- **Problem**
The goal is a clean copy of all the data below, with pictures dropped and everything else retyped exactly.

- **Exercise data**
_ _ _ _ _ _ _
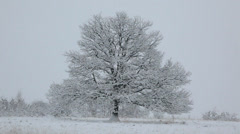 Winter landscape: naked oak tree in a snowfield during an heavy snowfall. - stock footage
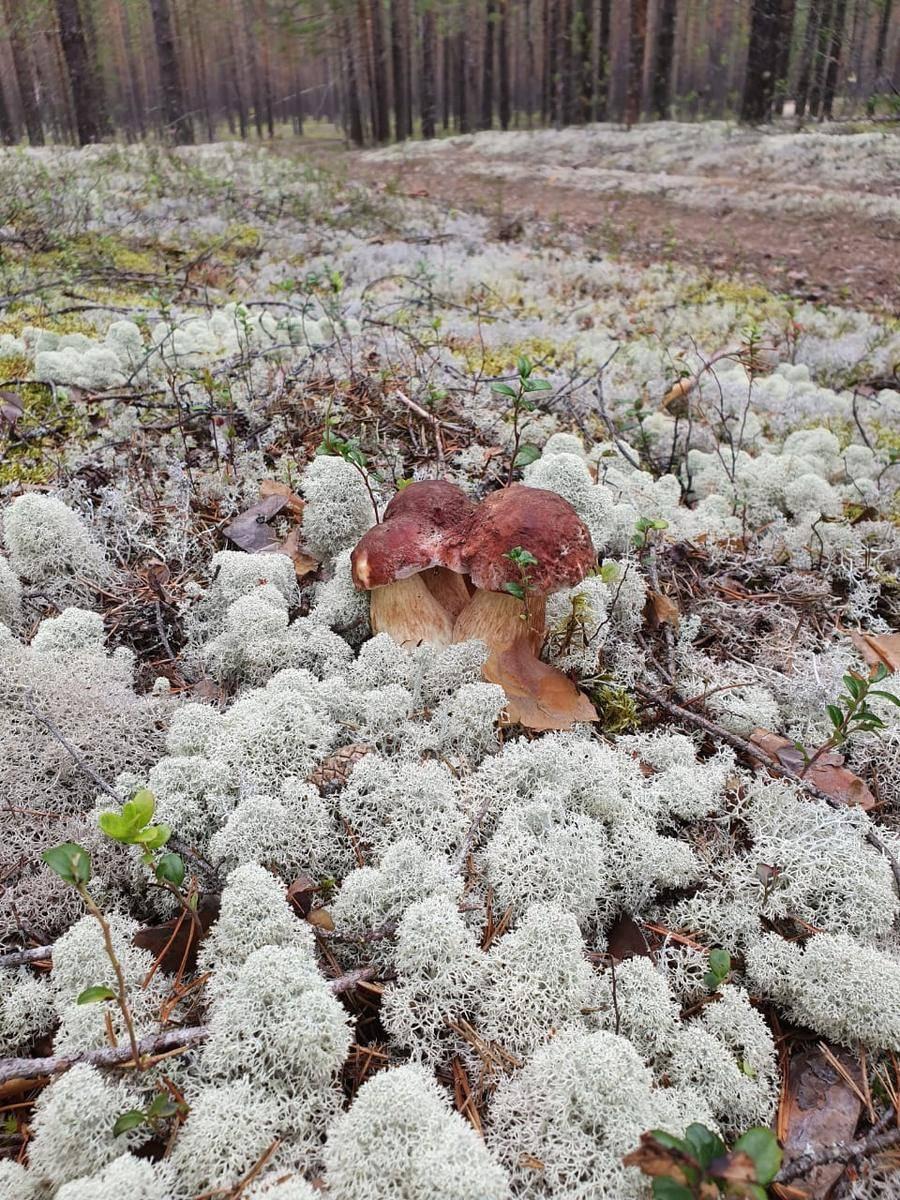 Грибы вологодской области 2020: когда и где собирать, сезоны и грибные места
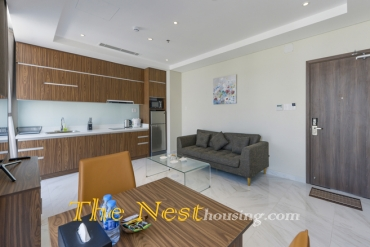 Luxury apartment  for rent in District 3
_ _ _ _ _ _ _
- **Answer space**
 Winter landscape: naked oak tree in a snowfield during an heavy snowfall. - stock footage
 Грибы вологодской области 2020: когда и где собирать, сезоны и грибные места
 Luxury apartment  for rent in District 3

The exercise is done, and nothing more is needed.